UM SACRISTÃO TRAUMATIZADO

Este caso inusitado aconteceu comigo no interior de um templo religioso, simplesmente por ironia do destino, pois como eu havia estudado para ser padre durante oito anos num seminário, mesmo após sair deste ambiente religioso à minha revelia, continuei com um intenso gosto pela leitura de bons livros, por sinal, relacionados à religião. Então, depois de tantos anos, quando menos eu esperava, eis que me vi numa situação suspeita, sendo confundido com um ladrão, justamente no interior de uma igreja.

Quando tal fato aconteceu eu trabalhava nos Correios, cuja agência ficava ali no bairro da Lapa, zona oeste de São Paulo. No intervalo da janta, para evitar papo furado e comentários supérfluos, eu optava por me refugiar no interior de uma igreja que havia ali próximo.

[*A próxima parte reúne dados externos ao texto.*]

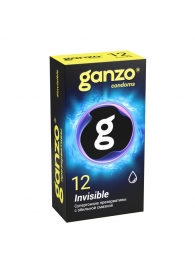Супертонкие презервативы Ganzo Invisible - 12 шт. - Ganzo - купить с доставкой в Набережных Челнах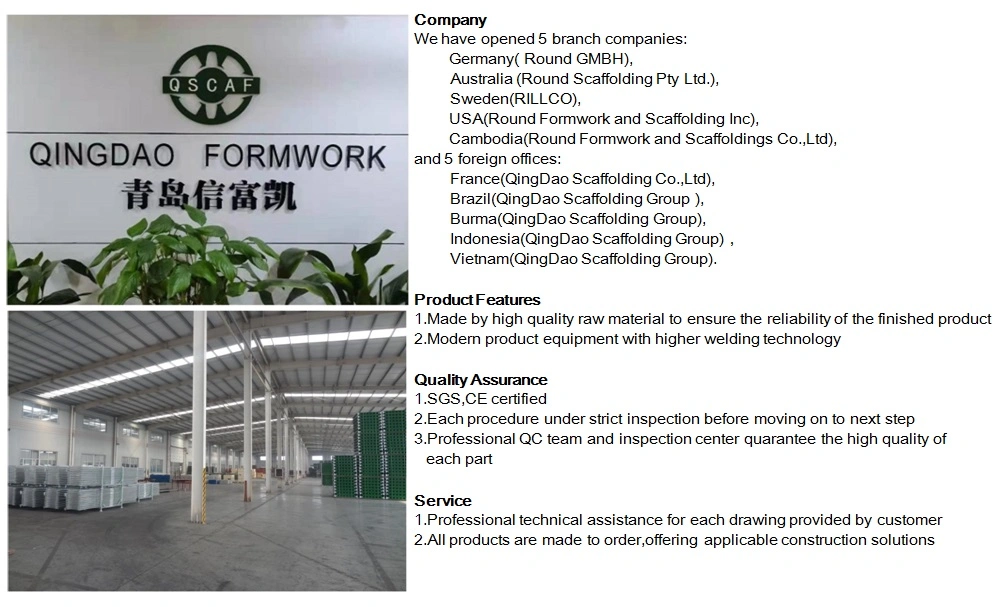 Hot Dipped Welded Scaffolding Galvanized Haki System Ledger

Rezava um pouco e aproveitava para ler um bom livro. Depois da primeira semana frequentando diariamente aquele ambiente tranquilo e silencioso, certa ocasião, o sacristão que passava sempre por ali, como se estivesse me vigiando, pediu-me para que não colocasse os pés no genuflexório. Ele tinha razão. Aquele local era para por os joelhos. Sendo assim atendi-o sem maiores recriminações. Nos dias seguintes percebi que aquele funcionário da igreja continuava me observando, ‘filmando’ até que, certo dia, ele não resistiu e atrapalhou a minha leitura, falando:

- “Aqui não é lugar para passar o tempo não!”.

Achando que aquele foi um grande acinte, argumentei:

- Você está querendo dizer que eu tenho que sair daqui? – perguntei.

-“Entenda como quiser; estou apenas avisando”.

- Posso saber se tem algum padre nesta igreja?

-“Tem e ele está lá na sacristia”.

- Posso falar com ele? – perguntei.

- “Só se for agora”.

Em seguida acompanhei o antipático sacristão e logo fui atendido por um sacerdote muito educado. Após ouvir a minha queixa e tomar conhecimento de que eu era um ex-seminarista, apenas pediu para examinar o que eu estava lendo.

Entreguei o livro CONSTRUIR O HOMEM E O MUNDO de Michael Quoist. Balançando a cabeça afirmativamente deu para entender que ele gostara do título da obra. E em seguida falou:

- Realmente dá para perceber que você tem bom gosto e o nosso sacristão está equivocado com relação à sua pessoa. Espero que você compreenda a preocupação dele. Explico: há poucas semanas a nossa igreja aqui foi vítima de um assalto. E como ele foi abordado pelo meliante, obviamente, ficou traumatizado e agora passa a desconfiar sempre de pessoas que frequentam o nosso ambiente fora do horário das missas, assim como no seu caso, infelizmente.

- Posso saber se já aconteceu isto outras vezes, padre?

- Sim, mas não chegou ao ponto da pessoa agir como você, ou seja, pedir para vir falar comigo.

- O senhor há de convir de que “quem não deve não teme”, concorda?

- Sem dúvida, jovem.

- Boa tarde e a sua bênção!

- Boa tarde e que Deus o abençoe e o acompanhe!

- Amém.

Por pura coincidência, logo após este fato desagradável, fui transferido daquela agência postal e, consequentemente, não precisei mais “passar o tempo” no interior daquela igreja, deixando de assustar um sacristão traumatizado por assalto.